Got in my car today after it sitting overnight drove it for about a mile and noticed a check engine light and got it scanned for a code P2431, I beleive the guy at pep boys said after the code it said incorrect airflow and another code for P2432. I really need help I posted in two other threads and I got no response I really need some help!


----------



## RSAL (Apr 20, 2014)

Bump need help!

Sent from my Nexus 4 using Tapatalk


----------



## le0n (Jun 12, 2013)

the 2.5 had a warranty extension on the SAI pressure sensor.










what year and how many miles are on your vehicle?


----------



## RSAL (Apr 20, 2014)

I have an 09 with ~90500

Sent from my Nexus 4 using Tapatalk


----------



## le0n (Jun 12, 2013)

^^ if it's the SAI pressure sensor it will still be covered under the new extended warranty for that part. I've heard that these are now becoming a common failure and it is an easy fix.

that being said, i'd still try to find someone in your area to run a complete vagcom scan on the vehicle so you can present it at the dealership. Along with a copy of the letter that VW sent out to the 2009+ owners.

i'd probably just swap it out because i don't like waiting at the dealership, hah hah. that and the fact that i'm past that warranty extension with my 2009.

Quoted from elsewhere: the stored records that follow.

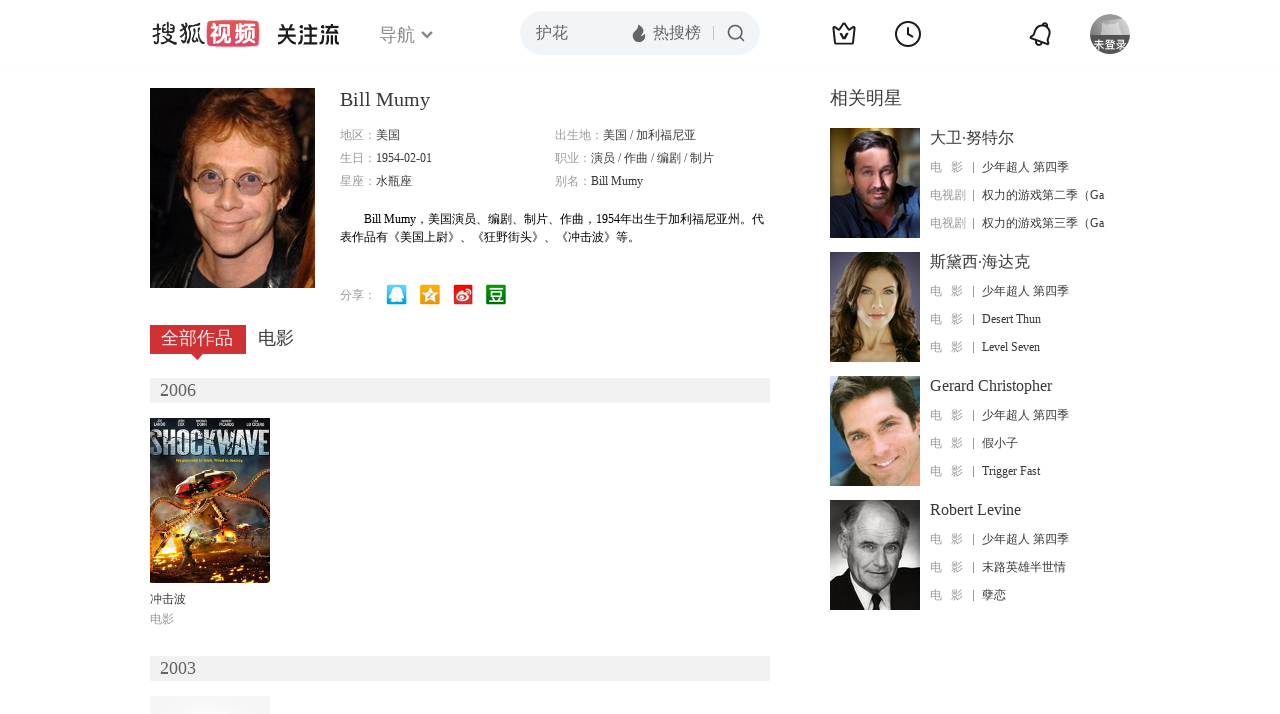

--- FILE ---
content_type: text/html;charset=UTF-8
request_url: http://score.my.tv.sohu.com/digg/get.do?type=442&vid=770029&callback=jQuery17201823666786927136_1768846123984&_=1768846124843
body_size: 253
content:
jQuery17201823666786927136_1768846123984({"vid":770029,"downCount":0,"statusText":"success but not exists","upCount":0,"pid":-1,"tvid":770029,"type":442,"status":200})

--- FILE ---
content_type: text/plain;charset=UTF-8
request_url: https://v4.passport.sohu.com/i/cookie/common?callback=passport4015_cb1768846126487&dfp=1768846126563&_=1768846126563
body_size: -295
content:
passport4015_cb1768846126487({"body":"","message":"Success","status":200})

--- FILE ---
content_type: text/javascript; charset=utf-8
request_url: http://hui.sohu.com/mum/ipqueryjp?callback=jsonp1768846123427&cookie=1768846123605&platform_source=pc&_=1768846123428
body_size: 121
content:
typeof jsonp1768846123427 === 'function' && jsonp1768846123427({
  "ext_ip": "18.217.12.233",
  "urls": []
});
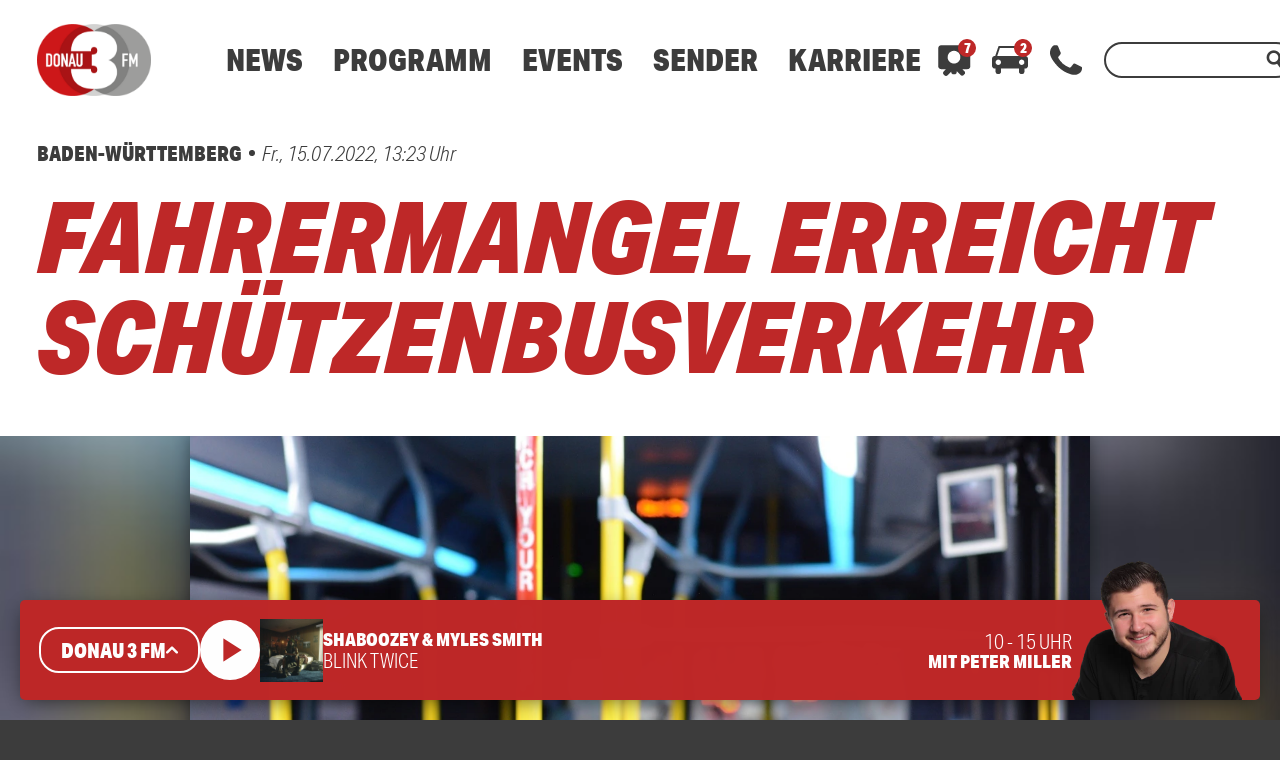

--- FILE ---
content_type: text/html; charset=utf-8
request_url: https://www.google.com/recaptcha/api2/aframe
body_size: 265
content:
<!DOCTYPE HTML><html><head><meta http-equiv="content-type" content="text/html; charset=UTF-8"></head><body><script nonce="0Oy667u8vEGosynY7FeI7w">/** Anti-fraud and anti-abuse applications only. See google.com/recaptcha */ try{var clients={'sodar':'https://pagead2.googlesyndication.com/pagead/sodar?'};window.addEventListener("message",function(a){try{if(a.source===window.parent){var b=JSON.parse(a.data);var c=clients[b['id']];if(c){var d=document.createElement('img');d.src=c+b['params']+'&rc='+(localStorage.getItem("rc::a")?sessionStorage.getItem("rc::b"):"");window.document.body.appendChild(d);sessionStorage.setItem("rc::e",parseInt(sessionStorage.getItem("rc::e")||0)+1);localStorage.setItem("rc::h",'1768997290332');}}}catch(b){}});window.parent.postMessage("_grecaptcha_ready", "*");}catch(b){}</script></body></html>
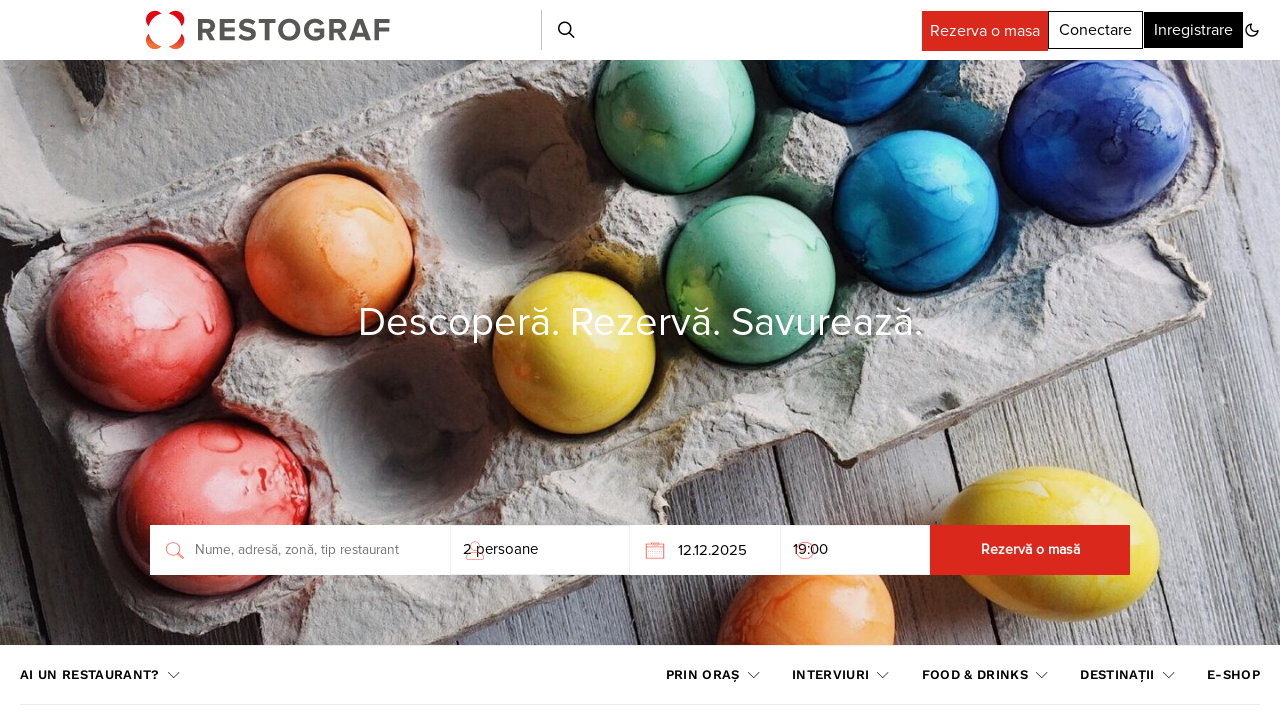

--- FILE ---
content_type: text/html; charset=utf-8
request_url: https://www.google.com/recaptcha/api2/aframe
body_size: 183
content:
<!DOCTYPE HTML><html><head><meta http-equiv="content-type" content="text/html; charset=UTF-8"></head><body><script nonce="Q4cHHTHFv5TWB8y7Iq7DFA">/** Anti-fraud and anti-abuse applications only. See google.com/recaptcha */ try{var clients={'sodar':'https://pagead2.googlesyndication.com/pagead/sodar?'};window.addEventListener("message",function(a){try{if(a.source===window.parent){var b=JSON.parse(a.data);var c=clients[b['id']];if(c){var d=document.createElement('img');d.src=c+b['params']+'&rc='+(localStorage.getItem("rc::a")?sessionStorage.getItem("rc::b"):"");window.document.body.appendChild(d);sessionStorage.setItem("rc::e",parseInt(sessionStorage.getItem("rc::e")||0)+1);localStorage.setItem("rc::h",'1765576588253');}}}catch(b){}});window.parent.postMessage("_grecaptcha_ready", "*");}catch(b){}</script></body></html>

--- FILE ---
content_type: text/plain
request_url: https://www.google-analytics.com/j/collect?v=1&_v=j102&a=684146123&t=pageview&_s=1&dl=https%3A%2F%2Frestograf.ro%2Ftag%2Ffierberea-oualor-vopsite%2F&ul=en-us%40posix&dt=Fierberea%20oualor%20vopsite%20-%20restograf%20-%20Restograf&sr=1280x720&vp=1280x720&_u=YEBAAEABAAAAACAAI~&jid=1386475746&gjid=642264248&cid=1119041390.1765576586&tid=UA-3350249-72&_gid=262625041.1765576586&_r=1&_slc=1&gtm=45He5ca1n815KDP944v812008250za200zd812008250&gcd=13l3l3l3l1l1&dma=0&tag_exp=103116026~103200004~104527906~104528501~104684208~104684211~105391253~115583767~115616985~115938466~115938468~116184927~116184929~116217636~116217638~116251938~116251940&z=670375399
body_size: -450
content:
2,cG-SZB38NF237

--- FILE ---
content_type: text/plain; charset=UTF-8
request_url: https://at.teads.tv/fpc?analytics_tag_id=PUB_27199&tfpvi=&gdpr_status=22&gdpr_reason=220&gdpr_consent=&ccpa_consent=&shared_ids=&sv=d656f4a&
body_size: 56
content:
YjhlYjk1MDctN2Q2NC00MTU3LTkyMjMtOTY3YjE5NjI4ZjJhIy05LTQ=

edit: have you noticed a degrade in your idle/performance/mpg?


----------



## RSAL (Apr 20, 2014)

le0n said:


> ^^ if it's the SAI pressure sensor it will still be covered under the new extended warranty for that part. I've heard that these are now becoming a common failure and it is an easy fix.
> 
> that being said, i'd still try to find someone in your area to run a complete vagcom scan on the vehicle so you can present it at the dealership. Along with a copy of the letter that VW sent out to the 2009+ owners.
> 
> ...


Yes I have noticed a degrade in mpg nothing in idle also my zip is 19008 I would love if you can find some one with a vag com I have some mods I would like to do along with getting this fixed and I would be willing to pay for the vag com mods

Sent from my Nexus 4 using Tapatalk


----------



## le0n (Jun 12, 2013)

RSAL said:


> I would love if you can find some one with a vag com


this looks like an active thread here: http://forums.vwvortex.com/showthread.php?4991419-Vag-Com-Locator-searchable-map-style!-Owners-pm-me-your-info-requested-in-the-thread

just post your location and your request into your reply.


----------



## RSAL (Apr 20, 2014)

le0n said:


> ^^ if it's the SAI pressure sensor it will still be covered under the new extended warranty for that part. I've heard that these are now becoming a common failure and it is an easy fix.
> 
> that being said, i'd still try to find someone in your area to run a complete vagcom scan on the vehicle so you can present it at the dealership. Along with a copy of the letter that VW sent out to the 2009+ owners.
> 
> ...


The thing is I never received this letter.. I will call my local dealership tomorrow and see what they can do if not I will try to buy and swap out the part

Sent from my Nexus 4 using Tapatalk


----------